** begin **
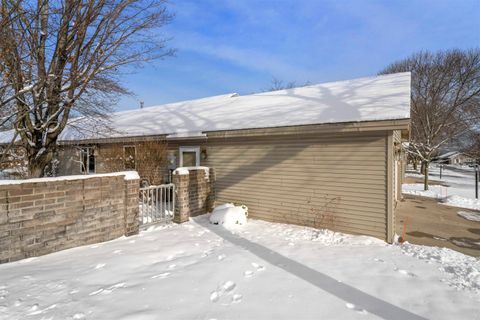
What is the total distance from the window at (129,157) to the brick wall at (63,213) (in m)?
4.98

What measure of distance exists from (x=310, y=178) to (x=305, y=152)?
0.65m

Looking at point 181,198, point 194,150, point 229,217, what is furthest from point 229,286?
point 194,150

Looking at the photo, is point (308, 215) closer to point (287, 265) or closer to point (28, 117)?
point (287, 265)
** end **
» **REQUIREMENT**
Copy out the listing above word for word, including each answer, and leave out the picture.

» **TASK RESPONSE**
What is the total distance from the window at (129,157) to the brick wall at (63,213) (in m)?
4.98

What measure of distance exists from (x=310, y=178) to (x=305, y=152)?
0.65m

Looking at point 181,198, point 194,150, point 229,217, what is furthest from point 229,286?
point 194,150

Looking at the photo, is point (308, 215) closer to point (287, 265) or closer to point (28, 117)?
point (287, 265)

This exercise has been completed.